> **Problem details**
Whenever a line carries the word "site", pull it out of the entries.

*** Begin section ***

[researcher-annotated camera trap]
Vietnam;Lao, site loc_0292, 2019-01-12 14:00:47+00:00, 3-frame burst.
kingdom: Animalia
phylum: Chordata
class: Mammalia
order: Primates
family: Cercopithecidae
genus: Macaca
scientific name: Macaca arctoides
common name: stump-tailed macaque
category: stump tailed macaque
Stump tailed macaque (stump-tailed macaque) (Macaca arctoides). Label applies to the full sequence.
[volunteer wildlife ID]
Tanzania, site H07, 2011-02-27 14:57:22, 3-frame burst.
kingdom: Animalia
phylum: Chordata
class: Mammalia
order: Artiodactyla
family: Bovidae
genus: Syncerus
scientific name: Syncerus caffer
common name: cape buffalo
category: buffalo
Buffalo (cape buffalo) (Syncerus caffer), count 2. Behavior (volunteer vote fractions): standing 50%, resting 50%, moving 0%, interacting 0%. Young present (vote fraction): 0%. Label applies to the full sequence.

*** End section ***

> **Solution to the exercise**
Vietnam;Lao, site loc_0292, 2019-01-12 14:00:47+00:00, 3-frame burst.
Tanzania, site H07, 2011-02-27 14:57:22, 3-frame burst.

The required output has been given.